The announcement came a day after Dutch authorities said they had found the contagious H5N8 form of the disease at a poultry farm in the centre of the Netherlands, though it was not immediately clear if the cases were linked.
Britain's Chief Veterinary Officer Nigel Gibbens told BBC radio that while the strain in the north of England was a serious disease for poultry, the country's Public Health body did not believe it posed a risk to humans.
"We know it's an H5 strain but not N1 ... On the basis of what we know of the strain to date, Public Health England has said that this strain does not present a threat to public health."
Britain's Department for Environment, Food and Rural Affairs said it had set up a restriction zone around the farm in Yorkshire and was culling all poultry on the facility to prevent any spread of infection. A spokeswoman said that all 6,000 ducks on the site would need to be killed but it would take a number of days to identify the exact strain of the virus.

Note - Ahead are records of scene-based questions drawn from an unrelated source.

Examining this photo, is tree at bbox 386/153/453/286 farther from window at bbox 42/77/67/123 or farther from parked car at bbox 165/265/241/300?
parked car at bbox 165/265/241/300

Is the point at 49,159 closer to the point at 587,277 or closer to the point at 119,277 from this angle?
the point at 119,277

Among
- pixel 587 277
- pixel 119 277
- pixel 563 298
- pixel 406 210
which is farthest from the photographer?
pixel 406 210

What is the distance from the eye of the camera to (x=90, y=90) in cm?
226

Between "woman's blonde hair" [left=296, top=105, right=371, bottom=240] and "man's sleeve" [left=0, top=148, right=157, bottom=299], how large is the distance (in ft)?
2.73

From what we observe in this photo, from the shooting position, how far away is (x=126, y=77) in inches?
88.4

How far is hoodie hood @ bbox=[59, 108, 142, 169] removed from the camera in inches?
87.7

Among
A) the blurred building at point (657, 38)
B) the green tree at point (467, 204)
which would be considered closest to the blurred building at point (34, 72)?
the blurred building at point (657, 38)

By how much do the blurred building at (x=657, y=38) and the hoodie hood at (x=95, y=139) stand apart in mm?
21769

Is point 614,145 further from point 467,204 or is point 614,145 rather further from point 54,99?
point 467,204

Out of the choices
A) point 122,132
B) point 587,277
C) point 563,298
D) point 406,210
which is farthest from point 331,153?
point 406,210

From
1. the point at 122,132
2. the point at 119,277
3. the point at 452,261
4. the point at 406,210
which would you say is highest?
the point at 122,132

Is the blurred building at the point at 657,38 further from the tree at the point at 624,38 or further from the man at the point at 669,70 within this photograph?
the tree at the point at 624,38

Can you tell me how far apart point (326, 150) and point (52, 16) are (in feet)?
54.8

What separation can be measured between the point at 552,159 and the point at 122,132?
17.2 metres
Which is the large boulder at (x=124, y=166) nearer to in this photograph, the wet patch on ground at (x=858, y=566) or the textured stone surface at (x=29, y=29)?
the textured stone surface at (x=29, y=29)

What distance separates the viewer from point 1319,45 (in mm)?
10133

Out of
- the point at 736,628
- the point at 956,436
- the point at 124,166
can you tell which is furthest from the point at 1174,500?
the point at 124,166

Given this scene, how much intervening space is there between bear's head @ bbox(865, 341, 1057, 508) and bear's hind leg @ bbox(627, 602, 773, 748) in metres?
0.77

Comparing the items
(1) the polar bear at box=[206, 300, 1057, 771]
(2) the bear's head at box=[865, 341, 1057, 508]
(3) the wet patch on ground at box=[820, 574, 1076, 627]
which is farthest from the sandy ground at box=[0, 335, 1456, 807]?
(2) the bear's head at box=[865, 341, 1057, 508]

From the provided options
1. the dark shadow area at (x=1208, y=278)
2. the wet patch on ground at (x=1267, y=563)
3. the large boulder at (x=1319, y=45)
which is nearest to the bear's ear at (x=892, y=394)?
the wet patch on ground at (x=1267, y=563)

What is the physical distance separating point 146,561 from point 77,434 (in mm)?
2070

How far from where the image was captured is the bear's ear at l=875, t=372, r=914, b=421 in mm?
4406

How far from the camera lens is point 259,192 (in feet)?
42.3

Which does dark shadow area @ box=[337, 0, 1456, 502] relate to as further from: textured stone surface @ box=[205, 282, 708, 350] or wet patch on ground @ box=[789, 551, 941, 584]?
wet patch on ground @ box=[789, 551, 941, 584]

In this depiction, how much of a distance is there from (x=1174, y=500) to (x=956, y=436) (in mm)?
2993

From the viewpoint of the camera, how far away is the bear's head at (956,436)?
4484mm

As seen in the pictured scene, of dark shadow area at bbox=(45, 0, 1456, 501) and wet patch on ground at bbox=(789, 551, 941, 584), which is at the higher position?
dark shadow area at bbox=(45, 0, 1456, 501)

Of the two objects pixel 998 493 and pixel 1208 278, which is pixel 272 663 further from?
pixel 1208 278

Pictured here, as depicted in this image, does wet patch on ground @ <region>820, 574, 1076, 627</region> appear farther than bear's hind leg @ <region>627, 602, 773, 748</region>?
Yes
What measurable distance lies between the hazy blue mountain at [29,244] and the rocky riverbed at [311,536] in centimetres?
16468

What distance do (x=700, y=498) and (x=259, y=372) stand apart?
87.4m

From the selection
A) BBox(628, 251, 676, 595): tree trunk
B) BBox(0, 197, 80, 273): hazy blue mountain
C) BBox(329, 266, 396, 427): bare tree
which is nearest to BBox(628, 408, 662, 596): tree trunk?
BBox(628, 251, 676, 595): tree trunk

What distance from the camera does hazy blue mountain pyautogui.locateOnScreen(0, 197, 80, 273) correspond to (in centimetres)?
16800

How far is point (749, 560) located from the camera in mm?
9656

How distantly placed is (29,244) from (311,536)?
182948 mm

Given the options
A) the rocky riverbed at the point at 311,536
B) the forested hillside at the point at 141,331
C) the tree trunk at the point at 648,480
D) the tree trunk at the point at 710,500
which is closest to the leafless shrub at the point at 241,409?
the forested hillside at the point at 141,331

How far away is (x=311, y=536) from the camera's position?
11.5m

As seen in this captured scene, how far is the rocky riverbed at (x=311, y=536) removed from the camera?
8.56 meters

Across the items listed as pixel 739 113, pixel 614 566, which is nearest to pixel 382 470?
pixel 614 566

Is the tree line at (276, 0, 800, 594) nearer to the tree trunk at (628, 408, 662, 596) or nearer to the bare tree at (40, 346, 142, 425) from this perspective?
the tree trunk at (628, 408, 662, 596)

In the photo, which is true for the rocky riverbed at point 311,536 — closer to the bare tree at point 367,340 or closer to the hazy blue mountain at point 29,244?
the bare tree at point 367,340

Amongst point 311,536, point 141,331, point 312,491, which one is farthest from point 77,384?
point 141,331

On Sunday, Dutch authorities said they had begun destroying 150,000 chickens at the farm where their case was found. That H5N8 strain has never been detected in humans, but an outbreak in South Korea meant millions of farm birds had to be slaughtered to contain the outbreak.
Cases have also been reported in China and Japan, although the strain was first reported in Europe, on a German farm, in early November.